=== TASK TO CARRY OUT ===
When writing out the listing below, reproduce every word exactly and skip the pictures.

=== THE DATA ===
★ ★ ★ ★ ★

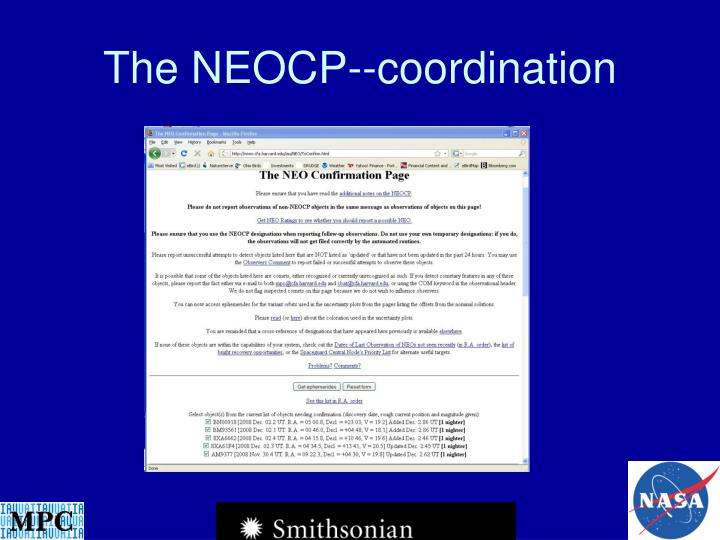 The NEOCP--coordination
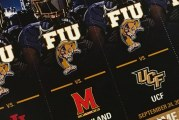 FIU Panthers 2016 College Football preview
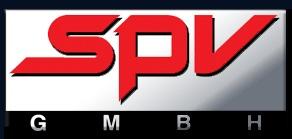 SPV GmbH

★ ★ ★ ★ ★

=== TASK ANSWER ===
 The NEOCP--coordination
 FIU Panthers 2016 College Football preview
 SPV GmbH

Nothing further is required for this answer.